Как скоро он мне сказал, что он Монтесинос, я спросил его, правду ли молвят о нем у нас наверху, будто он маленьким кинжалом вырезал сердце из груди близкого своего друга Дурандарта и – как завещал, умирая, сам Дурандарт, – отнес его сердце сеньоре Белерме. Старец ответил, что все это правда, за исключением кинжала, ибо то был не маленький кинжал, а трехгранный стилет, острее шила.
– Верно, это был стилет работы севильца Рамона де Осес, – вмешался тут Санчо Панса.

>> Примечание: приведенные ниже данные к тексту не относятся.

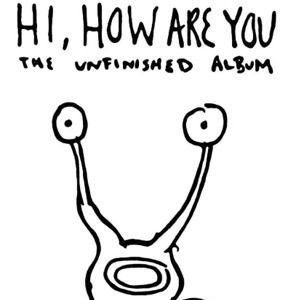 Image for 'Hi, How Are You: The Unfinished Album'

– Не знаю, – отвечал Дон Кихот, – думаю, что нет: ведь Рамон де Осес жил недавно, а Ронсевальская битва, когда и случилось это несчастье, происходила назад тому много лет, и вообще изыскания эти излишни, они не изменяют и не нарушают истинного хода событий.
– Справедливо, – согласился студент, – продолжайте же, сеньор Дон Кихот, я слушаю вас с величайшим удовольствием.
– А я с не меньшим рассказываю, – подхватил Дон Кихот. – Итак, почтенный Монтесинос повел меня в хрустальный дворец, и там, внизу, в прохладной до чрезвычайности зале, сплошь отделанной алебастром, я увидел гробницу, в высшей степени искусно высеченную из мрамора, на которой, вытянувшись во весь рост, лежал рыцарь, но не из меди, не из мрамора и не из яшмы, как обыкновенно бывает на гробницах, а из самых настоящих костей и плоти; правая его рука (как мне показалось, довольно волосатая и мускулистая, что является признаком недюжинной силы) лежала на сердце. Прежде нежели я успел о чем-либо спросить Монтесиноса, тот, заметив, что я с удивлением рассматриваю лежащего на гробнице, молвил: «Это и есть мой друг Дурандарт, цвет и зерцало всех влюбленных и отважных рыцарей своего времени. Его, как и многих других рыцарей и дам, околдовал Мерлин, французский волшебник, а о Мерлине говорят, будто он сын дьявола, мне же сдается, что сын-то он, может, и не сын, но что он самого дьявола, как говорится, за пояс заткнет. Как и для чего он нас околдовал – ничего не известно, однако ж со временем это узнается, и время это, мне думается, недалеко. Одно меня удивляет: я знаю так же твердо, как то, что сейчас не ночь, а день, что Дурандарт свои дни скончал у меня на руках и что после его смерти я собственными руками вырезал его сердце, и весом оно было, право, фунта в два, – ведь, по мнению естествоиспытателей, у кого сердце большое, тот отличается большею храбростью, нежели человек с маленьким сердцем. А коли все это так и рыцарь этот подлинно умер, то как же он может время от времени стенать и вздыхать, словно живой?»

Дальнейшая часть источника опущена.